When it comes to restaurants, we all know the sad statistics. That 60% of new eateries fail in their first year of operation and 80% within the first five years is almost like an old adage by now. So an establishment that has survived for more than five decades, especially in the ever-changing landscape of Los Angeles, is certainly an anomaly. But such is the case with Lucy’s El Adobe Cafe, a landmark Hollywood restaurant that was originally founded in 1964 and was still beloved up until the pandemic forced its shuttering last March. It has yet to reopen, much to the lament of its legions of local fans.
Situated directly across the street from the Paramount Studios lot at 5536 Melrose Ave., the cafe was founded by Frank Casado, who named the site in honor of his wife, Lucy. Raised in Boyle Heights, Frank fought in the Navy during World War II and later became a successful salesman for the Seven-Up Bottling Company before opening the eatery, which originally consisted of a tiny single-room storefront lined on both sides by brown leather booths.
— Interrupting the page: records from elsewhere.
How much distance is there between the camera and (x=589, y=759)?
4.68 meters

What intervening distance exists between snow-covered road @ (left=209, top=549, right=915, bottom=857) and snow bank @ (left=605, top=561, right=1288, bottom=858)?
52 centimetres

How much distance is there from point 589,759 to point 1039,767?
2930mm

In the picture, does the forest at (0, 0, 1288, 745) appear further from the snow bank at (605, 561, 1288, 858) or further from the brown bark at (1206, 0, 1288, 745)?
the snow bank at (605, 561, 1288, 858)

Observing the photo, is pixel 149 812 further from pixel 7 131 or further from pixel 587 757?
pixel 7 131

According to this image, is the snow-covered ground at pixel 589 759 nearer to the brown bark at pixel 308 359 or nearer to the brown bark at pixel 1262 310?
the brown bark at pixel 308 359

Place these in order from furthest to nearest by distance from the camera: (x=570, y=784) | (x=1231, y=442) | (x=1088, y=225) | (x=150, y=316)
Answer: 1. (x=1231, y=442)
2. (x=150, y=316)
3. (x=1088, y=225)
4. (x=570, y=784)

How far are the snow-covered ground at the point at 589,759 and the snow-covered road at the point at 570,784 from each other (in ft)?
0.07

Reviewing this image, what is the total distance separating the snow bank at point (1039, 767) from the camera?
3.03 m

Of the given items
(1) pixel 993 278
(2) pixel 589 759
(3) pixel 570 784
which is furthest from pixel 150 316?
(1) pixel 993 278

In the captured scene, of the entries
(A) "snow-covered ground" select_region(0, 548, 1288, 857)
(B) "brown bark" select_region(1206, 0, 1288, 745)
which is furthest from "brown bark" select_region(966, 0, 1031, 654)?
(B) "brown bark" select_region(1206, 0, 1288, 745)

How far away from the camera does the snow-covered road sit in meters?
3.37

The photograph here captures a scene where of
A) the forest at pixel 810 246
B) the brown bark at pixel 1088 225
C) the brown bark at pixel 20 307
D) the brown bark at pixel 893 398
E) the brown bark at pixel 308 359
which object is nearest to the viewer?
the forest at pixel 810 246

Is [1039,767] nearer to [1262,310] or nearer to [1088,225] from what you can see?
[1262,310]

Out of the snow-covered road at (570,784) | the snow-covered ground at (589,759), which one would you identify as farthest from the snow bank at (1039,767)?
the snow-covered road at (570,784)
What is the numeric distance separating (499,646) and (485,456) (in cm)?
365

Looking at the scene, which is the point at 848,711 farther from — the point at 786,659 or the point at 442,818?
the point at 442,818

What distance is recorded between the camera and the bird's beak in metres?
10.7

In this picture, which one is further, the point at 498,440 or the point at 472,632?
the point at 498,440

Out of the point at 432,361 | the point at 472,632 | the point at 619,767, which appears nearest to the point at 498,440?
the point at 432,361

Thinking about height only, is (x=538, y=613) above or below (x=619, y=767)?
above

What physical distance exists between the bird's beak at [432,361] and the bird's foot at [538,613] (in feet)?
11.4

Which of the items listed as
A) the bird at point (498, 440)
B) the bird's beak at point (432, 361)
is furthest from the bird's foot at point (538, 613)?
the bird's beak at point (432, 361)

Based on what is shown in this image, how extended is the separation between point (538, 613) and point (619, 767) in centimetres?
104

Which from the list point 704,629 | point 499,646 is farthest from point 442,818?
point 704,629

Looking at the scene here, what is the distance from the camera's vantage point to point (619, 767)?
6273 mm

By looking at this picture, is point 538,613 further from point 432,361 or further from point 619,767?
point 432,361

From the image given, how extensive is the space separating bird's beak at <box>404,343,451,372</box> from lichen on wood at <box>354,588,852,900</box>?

With Tex-Mex offerings inspired by family recipes that Lucy, an El Paso native, gleaned from her mother, the cafe proved an instant hit amongst locals and tourists alike, known as much for its delicious fare and warm atmosphere as for Frank and Lucy’s welcoming ways.
As El Adobe grew more popular, the couple expanded into the two storefronts situated on either side of the original restaurant space, eventually taking over the entire brick building that commands the southwest corner of Melrose Ave. and N. Plymouth Blvd.